O presidente Lukashenko afirmou ter registros do serviço de inteligência indicando que o envenenamento de Alexey Navalny, principal nome da oposição liberal a Putin, tinha sido obra estadunidense para sabotar as relações entre Rússia e Alemanha e, em consequência, o Nord Stream 2. A verdade por trás disso provavelmente ficará somente nos corredores da Agência Central de Inteligência dos EUA (CIA) e o Serviço Federal de Segurança russo (FSB).
Após a recente mobilização de tropas ucranianas e russas na fronteira, também se presencia um novo momento de choques diplomáticos entre a República Tcheca, Rússia e os países bálticos, com a expulsão mútua de funcionários e embaixadores. O conflito se originou na denúncia do governo tcheco de que Moscou estaria por trás de uma explosão em território tcheco, em 2014.
Analistas avaliam que a aproximação da conclusão do Nord Stream 2 e o crescimento da demanda por vacinas, que poderiam ser providos pela Rússia com a Sputnik V, novos conflitos e atos desesperados devem surgir para atacar e isolar a Rússia do ponto de vista geopolítico.
Enquanto isso, a Europa Ocidental, especialmente a Alemanha, permanece dividida em algumas questões importantes. Ainda que algumas de suas lideranças possam ter genuínas preocupações com o crescimento da extrema direita, principalmente dentro de casa, isso não se reflete na sua política externa. A explicação mais comum para os especialistas é que eles não gostam do governo russo, mas gostam do seu gás barato e da sua oferta de vacinas. Para conseguir os dois, utilizam de todos os artifícios possíveis para combater o soft power russo e isolá-los geopoliticamente, inclusive apoiando organizações e governos abertamente neonazistas para os seus fins.

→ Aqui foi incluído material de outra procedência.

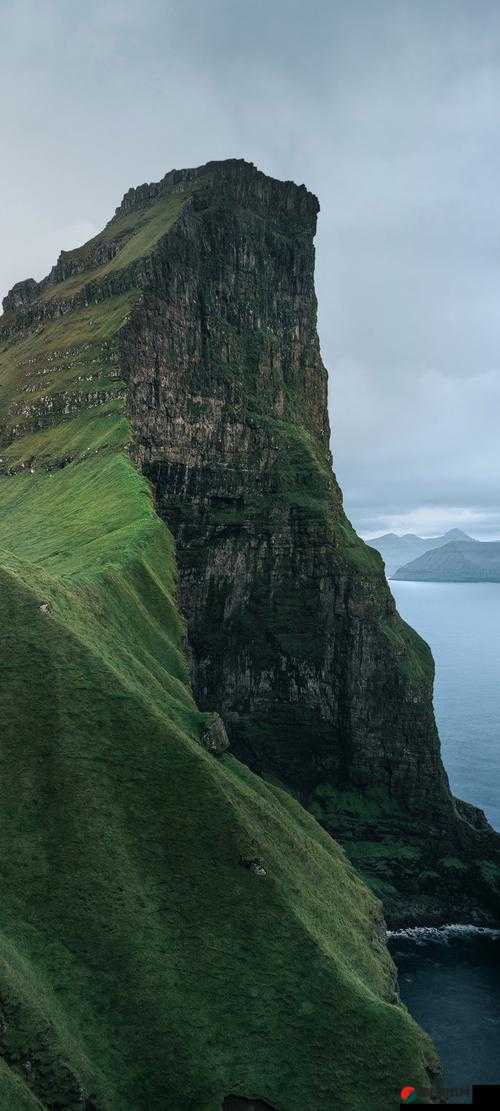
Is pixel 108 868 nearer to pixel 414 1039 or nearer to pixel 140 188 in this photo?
pixel 414 1039

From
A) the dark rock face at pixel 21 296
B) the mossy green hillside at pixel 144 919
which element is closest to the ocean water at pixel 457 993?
the mossy green hillside at pixel 144 919

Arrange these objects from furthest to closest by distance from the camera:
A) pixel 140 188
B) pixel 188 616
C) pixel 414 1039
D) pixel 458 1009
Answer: pixel 140 188 → pixel 188 616 → pixel 458 1009 → pixel 414 1039

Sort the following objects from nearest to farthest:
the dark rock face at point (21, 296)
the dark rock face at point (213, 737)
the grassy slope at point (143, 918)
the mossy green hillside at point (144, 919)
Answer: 1. the grassy slope at point (143, 918)
2. the mossy green hillside at point (144, 919)
3. the dark rock face at point (213, 737)
4. the dark rock face at point (21, 296)

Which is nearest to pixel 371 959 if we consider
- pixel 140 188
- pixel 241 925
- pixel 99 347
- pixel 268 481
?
pixel 241 925

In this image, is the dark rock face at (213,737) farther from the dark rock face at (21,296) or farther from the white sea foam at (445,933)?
→ the dark rock face at (21,296)

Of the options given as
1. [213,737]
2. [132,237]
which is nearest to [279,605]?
[213,737]

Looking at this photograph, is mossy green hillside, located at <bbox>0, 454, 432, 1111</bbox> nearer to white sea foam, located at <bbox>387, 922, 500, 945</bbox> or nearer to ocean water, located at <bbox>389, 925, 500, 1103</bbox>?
ocean water, located at <bbox>389, 925, 500, 1103</bbox>
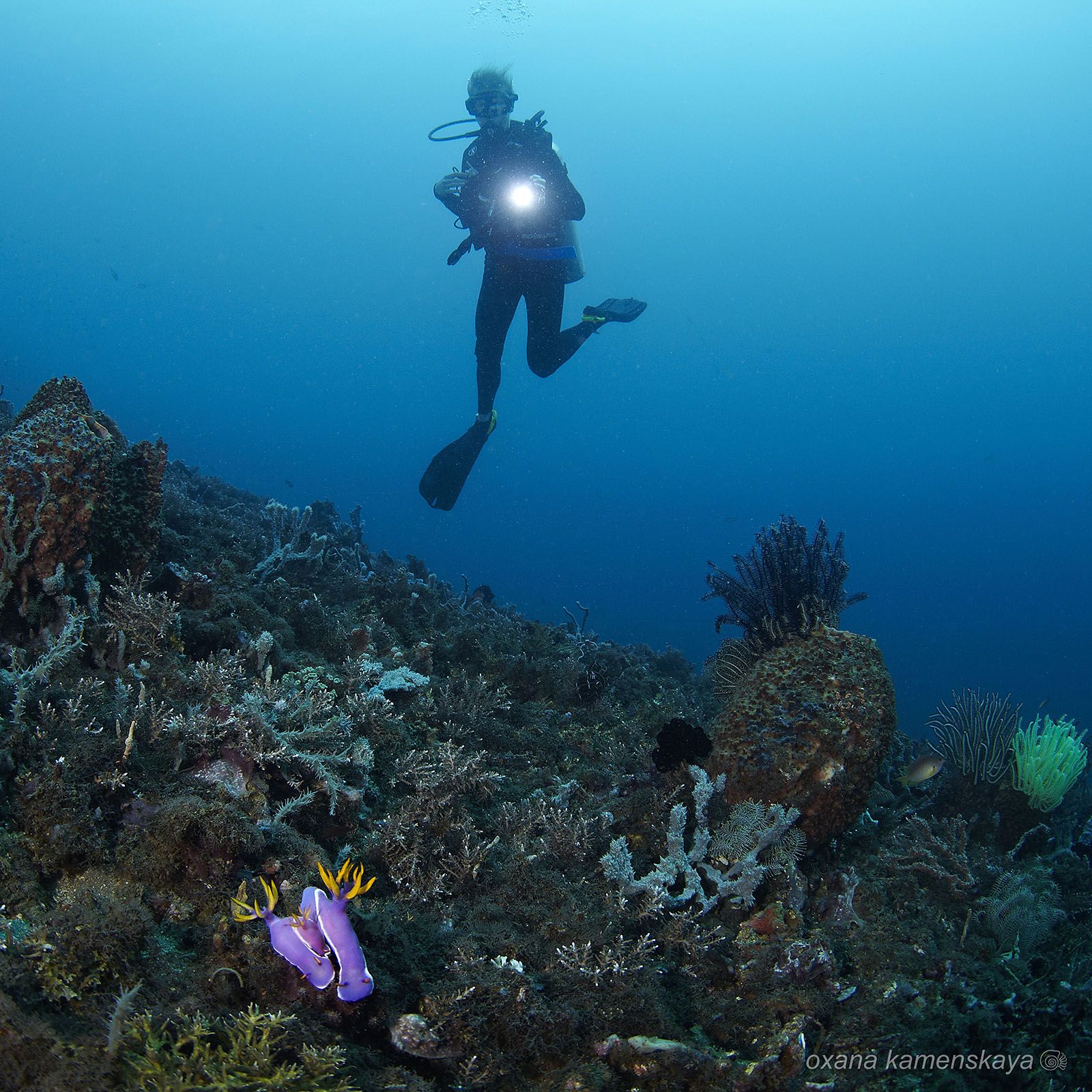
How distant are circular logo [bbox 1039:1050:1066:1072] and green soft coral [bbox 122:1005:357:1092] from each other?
274cm

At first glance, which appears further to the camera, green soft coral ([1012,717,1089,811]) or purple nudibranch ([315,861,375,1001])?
green soft coral ([1012,717,1089,811])

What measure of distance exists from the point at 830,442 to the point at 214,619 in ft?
443

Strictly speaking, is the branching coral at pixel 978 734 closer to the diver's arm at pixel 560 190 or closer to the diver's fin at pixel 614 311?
the diver's fin at pixel 614 311

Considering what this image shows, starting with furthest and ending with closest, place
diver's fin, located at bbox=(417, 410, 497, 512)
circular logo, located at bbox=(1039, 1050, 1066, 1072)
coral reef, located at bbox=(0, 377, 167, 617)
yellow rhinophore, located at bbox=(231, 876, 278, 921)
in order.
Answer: diver's fin, located at bbox=(417, 410, 497, 512) < coral reef, located at bbox=(0, 377, 167, 617) < circular logo, located at bbox=(1039, 1050, 1066, 1072) < yellow rhinophore, located at bbox=(231, 876, 278, 921)

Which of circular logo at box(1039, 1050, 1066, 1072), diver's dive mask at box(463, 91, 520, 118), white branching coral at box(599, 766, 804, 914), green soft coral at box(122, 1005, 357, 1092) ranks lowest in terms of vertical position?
circular logo at box(1039, 1050, 1066, 1072)

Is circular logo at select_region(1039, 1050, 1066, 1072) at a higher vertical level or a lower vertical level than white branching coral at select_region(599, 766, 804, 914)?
lower

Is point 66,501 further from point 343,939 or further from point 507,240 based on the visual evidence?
point 507,240

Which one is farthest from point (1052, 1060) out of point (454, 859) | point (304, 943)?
point (304, 943)

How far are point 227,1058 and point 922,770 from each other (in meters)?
4.74

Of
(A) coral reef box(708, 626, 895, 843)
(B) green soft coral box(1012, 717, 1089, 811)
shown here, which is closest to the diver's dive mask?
(A) coral reef box(708, 626, 895, 843)

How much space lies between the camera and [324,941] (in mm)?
2094

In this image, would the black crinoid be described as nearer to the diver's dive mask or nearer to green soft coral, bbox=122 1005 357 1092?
green soft coral, bbox=122 1005 357 1092

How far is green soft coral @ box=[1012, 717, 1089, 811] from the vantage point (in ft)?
15.4

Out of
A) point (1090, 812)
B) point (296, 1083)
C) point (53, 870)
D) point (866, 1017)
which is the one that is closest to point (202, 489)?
point (53, 870)
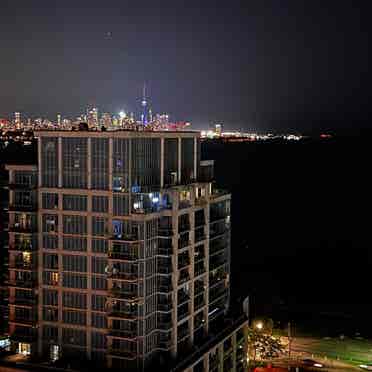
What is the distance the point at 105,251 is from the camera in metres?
43.0

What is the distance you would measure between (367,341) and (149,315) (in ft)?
128

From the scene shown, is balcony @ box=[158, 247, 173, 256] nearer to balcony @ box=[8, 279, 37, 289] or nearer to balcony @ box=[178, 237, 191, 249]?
balcony @ box=[178, 237, 191, 249]

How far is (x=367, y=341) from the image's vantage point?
7288cm

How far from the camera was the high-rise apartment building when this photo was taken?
138 feet

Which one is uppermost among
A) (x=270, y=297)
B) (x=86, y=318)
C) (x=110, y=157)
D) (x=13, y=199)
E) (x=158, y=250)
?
(x=110, y=157)

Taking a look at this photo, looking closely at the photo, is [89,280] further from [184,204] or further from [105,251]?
[184,204]

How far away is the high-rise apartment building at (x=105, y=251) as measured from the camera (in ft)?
138

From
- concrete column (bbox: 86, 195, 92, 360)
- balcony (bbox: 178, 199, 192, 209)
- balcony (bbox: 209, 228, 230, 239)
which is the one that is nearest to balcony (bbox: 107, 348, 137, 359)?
concrete column (bbox: 86, 195, 92, 360)

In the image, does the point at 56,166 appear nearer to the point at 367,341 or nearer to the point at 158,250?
the point at 158,250

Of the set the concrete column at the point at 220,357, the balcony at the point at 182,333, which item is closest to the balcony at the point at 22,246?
the balcony at the point at 182,333

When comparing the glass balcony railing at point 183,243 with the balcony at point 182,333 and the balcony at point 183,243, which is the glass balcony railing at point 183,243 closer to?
the balcony at point 183,243

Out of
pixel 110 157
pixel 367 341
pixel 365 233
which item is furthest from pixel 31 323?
pixel 365 233

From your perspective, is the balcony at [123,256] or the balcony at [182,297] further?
the balcony at [182,297]

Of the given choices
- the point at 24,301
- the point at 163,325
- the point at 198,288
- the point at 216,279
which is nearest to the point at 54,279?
the point at 24,301
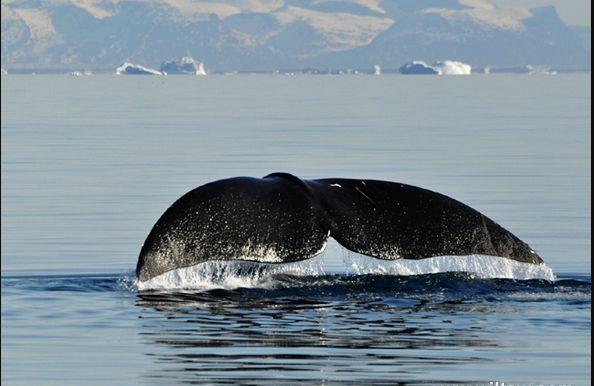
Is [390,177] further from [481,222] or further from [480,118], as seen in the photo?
[480,118]

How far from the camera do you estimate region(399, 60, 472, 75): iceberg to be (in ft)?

Por enquanto, ainda que os russos estejam dispostos a responder à altura, eles não caíram nas provocações: retiraram as tropas e encerraram os exercícios na Crimeia, mas não sem o alerta verbal de Putin em seu discurso sobre o Estado da nação no dia 21 de abril, em que afirmou esperar que “ninguém ouse cruzar a linha vermelha com a Rússia”, o que poderia levar a uma resposta “rápida e dura”.